Далее следовали обвинения:
«По жалобе 31-го егерского полка рядового Суярченко на удар данный ему шпагой от ротного командира, дивизионный командир спрашивал роту, желает ли она сохранить своего начальника, а сему последнему сказал, что участь его зависит от роты…»
«Принял жалобу от бежавших к нему унтер-офицеров Охотского полка 3-й Гренадерской роты Кочнева и Матвеева, из которых первый бежал из-под караула, а другой с квартиры…»
«Терпел или не знал поведение майора Раевского, коего взяв из полку, определил в Дивизионную лицею.
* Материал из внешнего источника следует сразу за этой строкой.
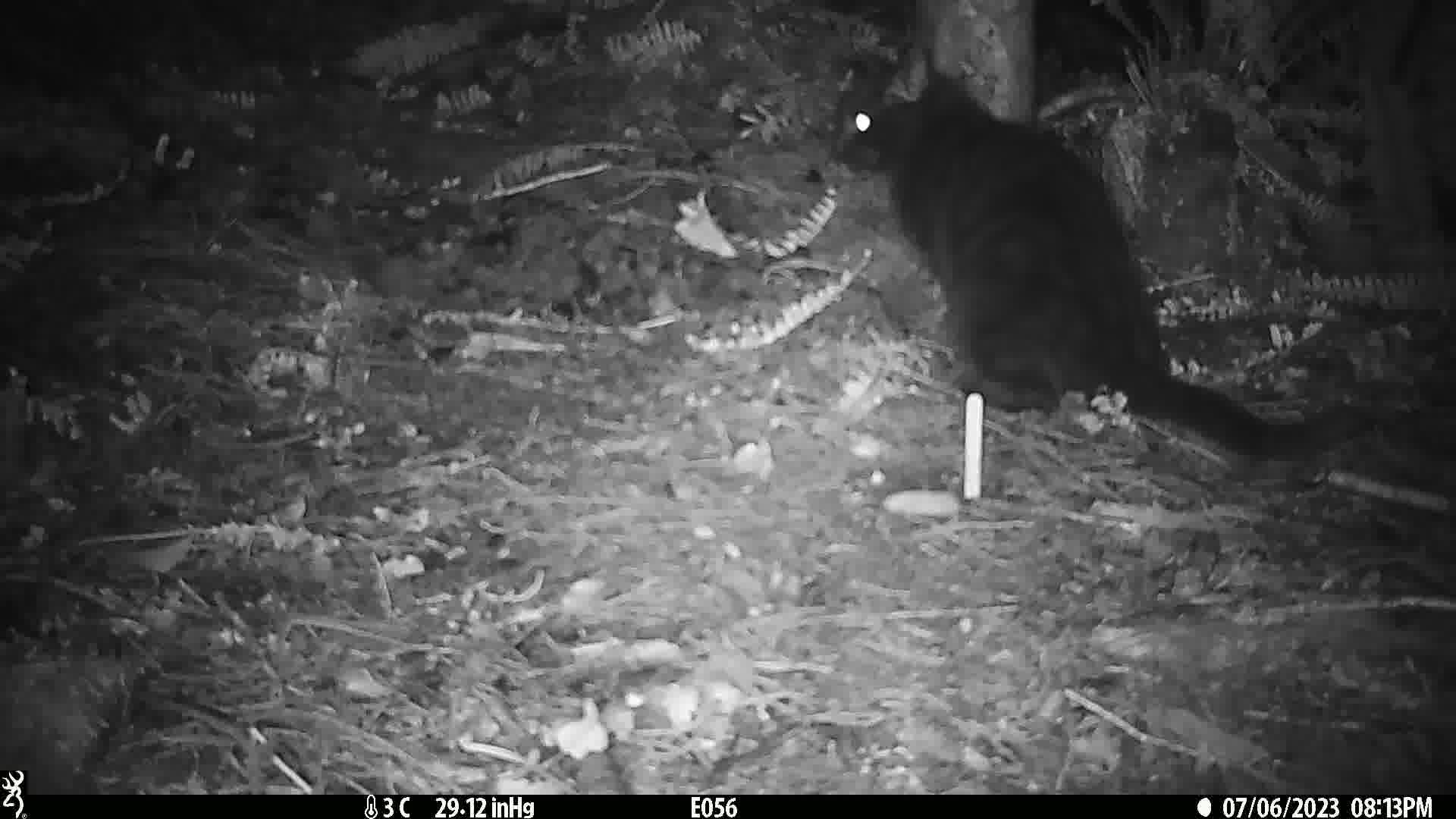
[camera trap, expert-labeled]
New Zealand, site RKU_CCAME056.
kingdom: Animalia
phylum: Chordata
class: Mammalia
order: Carnivora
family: Felidae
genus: Felis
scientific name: Felis catus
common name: domestic cat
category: cat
Внушения Раевского переходили из Лицея в Ланкастерскую школу, составленную из нижних чинов учебной команды, а оттоль в полки…»
В общем, как говорится, «ничего смертельного» ему не инкриминировалось. Однако по повелению государя, которому, разумеется, аккуратно доложили о происходящем, было заведено «Дело о генерал-майоре Орлове 1-м».
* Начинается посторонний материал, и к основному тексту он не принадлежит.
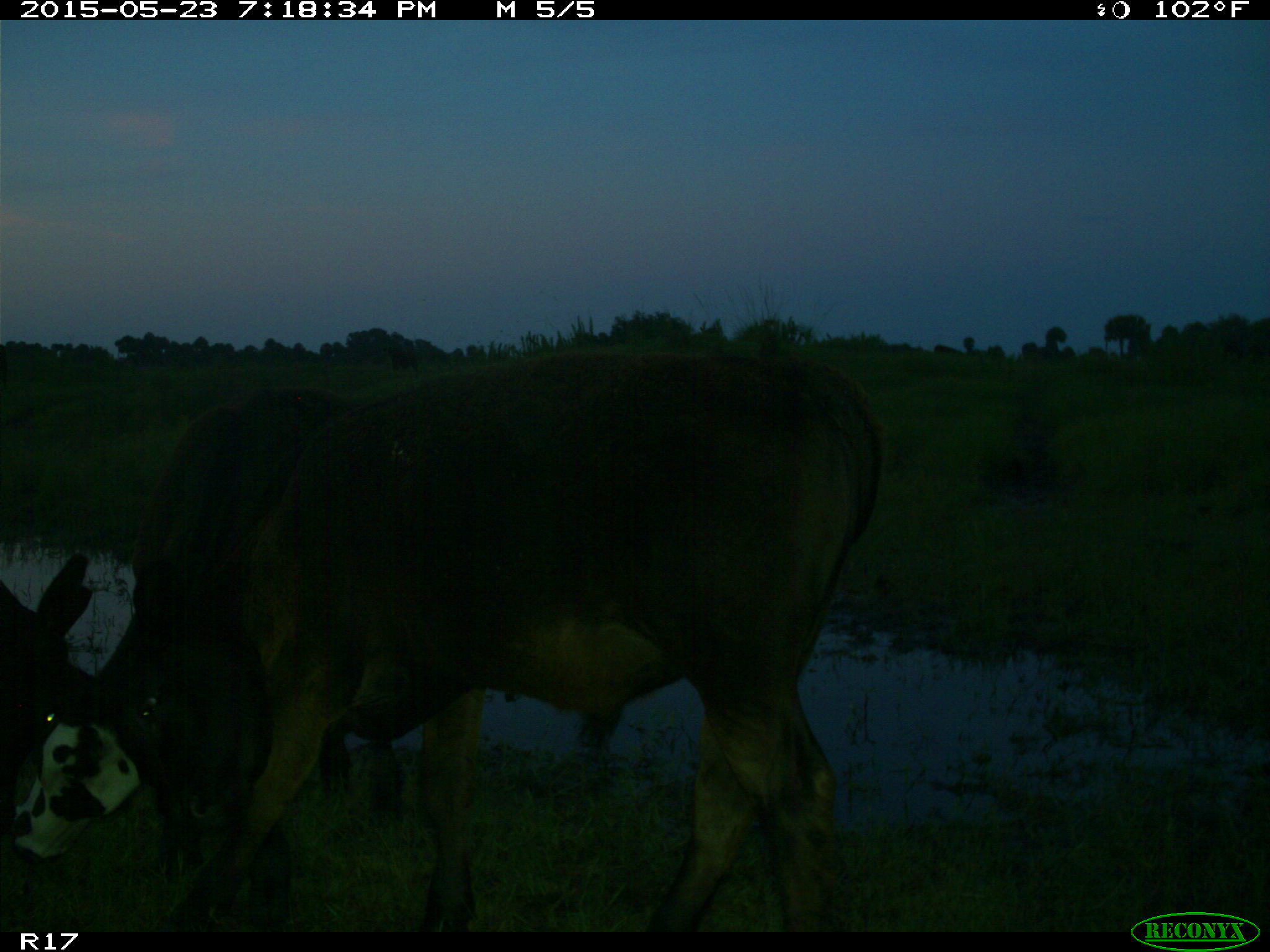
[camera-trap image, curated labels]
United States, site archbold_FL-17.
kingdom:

«Киселёв предлагал Орлову почётный выход — проситься в отпуск, “на воды”, а там ему дадут другую дивизию; но Орлов упрямился и требовал формального суда. Дело тянулось почти полтора года…»
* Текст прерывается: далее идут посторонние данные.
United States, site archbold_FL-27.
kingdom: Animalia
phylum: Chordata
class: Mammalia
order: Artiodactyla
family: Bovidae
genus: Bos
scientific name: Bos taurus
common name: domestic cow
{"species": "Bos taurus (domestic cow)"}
Да кому он, этот суд, был нужен?! Уж если «дело декабристов», с вооружённым выступлением и пушечной пальбой посреди столицы, во многом «спустили на тормозах», то кому надо было громогласно рассказывать о чуть было не возмутившейся 16-й пехотной дивизии?!
«Весь 1822 год дело сие тянулось. Я жил в Киеве и ездил в Крым на несколько месяцев», — свидетельствовал потом генерал Орлов.
Наконец, императорским приказом от 18 апреля 1823 года Михаилу Фёдоровичу было отказано от командования дивизией, и он был назначен «состоять по армии». Реально Орлов был отправлен в запас, ибо вполне могла быть формулировка: «отставить от службы, чтобы впредь никуда не определять». Но всё-таки такой военачальник мог ещё пригодиться в случае войны…
Кишинёвская управа была разгромлена без всякого излишнего шума.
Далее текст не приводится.